Some parents who would have used the public schools have enrolled their children in private schools or decided to pay special child care centers to supervise their kids using online public school programs.
Teddy Brown, 5, lives a five-minute walk from his local elementary school in Columbia, South Carolina. His parents bought the house precisely because of that short walk, said his mom, Jessica Brown. And yet, this year Teddy started kindergarten at his Catholic parish’s private school. Brown, an economics professor at the University of South Carolina, knows her family is lucky to be able to afford this option. She also thinks it didn’t have to be this way.
“I feel a bit abandoned and betrayed by the public schools,” Brown said in an email. “If it’s safe for daycares to be open and caring for 4- and 5-year-olds, then I think they could have at least tried to open kindergarten. Instead, they’re treating it like an all or nothing decision.

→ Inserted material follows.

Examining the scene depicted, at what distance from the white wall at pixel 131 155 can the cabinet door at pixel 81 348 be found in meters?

Either the entire school system is open or it’s closed. We need to do better for our youngest kids.”
It remains to be seen whether families like the Browns will return to public schools when they reopen, whenever that may be.
And when schools do reopen, this missed year will have to be accounted for, said kindergarten expert Bornfreund. Indeed, first grade teachers should be prepared to start their 2021 school year in more of a kindergarten mindset, she said. She wants to see districts bring kids to school next summer, if it’s safe, to stem learning loss. And she hopes educators use the moment to step back and think deeply about what makes kindergarten so important and then focus on that.
In the meantime, she said, offering social-emotional support to young children and their families is going to be paramount for the 2020-21 school year.
“Understanding where they are will help the academic learning,” Bornfreund said. “This is just an especially challenging time.”
Despite it all, there are some moments worth savoring, said Esther Berg, 46, whose youngest is enrolled in online kindergarten in Springfield, Virginia. Sometimes, during class, her son will reach over and grab her hand.
“Being able to stay with him and see him throughout the day has been bittersweet for me,” said Berg, who works in communications. “I’m thrilled to be there when he laughs and enjoys different parts of his day, but feel like I’m intruding on a part of his life that should be exclusively his. It’s hard.”
It can also get weird. In Boise, Idaho, Elizabeth Lion, 5, opened her phys ed class link recently only to find a YouTube video of someone twerking, a booty-shaking dance move, instead of playing soccer. “My younger boys do the PE classes with my kindergartner and they were confused about why they had to ‘do stuff with their butt,’” said Elizabeth’s mom, Kate Lion, 37.
The link, posted by accident, was deleted by school staff as soon as Lion, a stay-at-home parent, alerted them to the error. Overall, she said that to the extent she could drop the idea of Elizabeth getting a “normal” kindergarten year, online school was going pretty well.
“I had to realize that my expectations are not hers,” Lion said. “She doesn't know what she is missing so she doesn't miss it.